William Mervyn Lawrence (1840-1932) was an entrepreneur who recognised the commercial potential of photography and opened a photography studio on Sackville Street (now O’Connell Street) in Dublin in 1865 where he employed photographers, printers, colourists, retouchers and sales personnel. Though not a photographer himself, his business thrived. As indicated by the advertisement from the 1890s, tourists were an important market. The wide range of topographical views of Ireland taken by Robert French for the firm were particularly profitable in the form of postcards and souvenirs.

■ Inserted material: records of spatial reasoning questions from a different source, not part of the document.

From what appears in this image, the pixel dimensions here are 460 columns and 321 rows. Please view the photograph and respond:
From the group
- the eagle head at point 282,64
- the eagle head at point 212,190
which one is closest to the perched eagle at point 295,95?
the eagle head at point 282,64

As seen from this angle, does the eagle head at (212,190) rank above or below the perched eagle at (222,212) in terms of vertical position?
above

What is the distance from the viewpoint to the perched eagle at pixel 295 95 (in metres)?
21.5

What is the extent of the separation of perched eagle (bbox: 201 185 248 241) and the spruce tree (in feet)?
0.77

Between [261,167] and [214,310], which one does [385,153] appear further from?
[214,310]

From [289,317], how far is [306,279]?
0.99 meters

Lawrence retired in 1916 and ownership of the firm passed to his youngest son, also William. Within weeks, the Easter Rising had broken out and the Lawrence shop was among the first to be looted. The portrait negatives which were housed in the Sackville Street premises were destroyed but the glass plate negatives of outdoor views were stored in Rathmines and so survived. While continuing for another quarter of a century the business struggled in the face of competition from Kodak box brownies and closed in December 1943.
Robert French began working in the Lawrence photographic studio in the early 1860s, and left the firm in 1914. Over his long career, he was the chief photographer responsible for photographing approximately three quarters of the National Library of Ireland’s Lawrence Collection. He specialised in outdoor views and captured images of almost every small village in Ireland.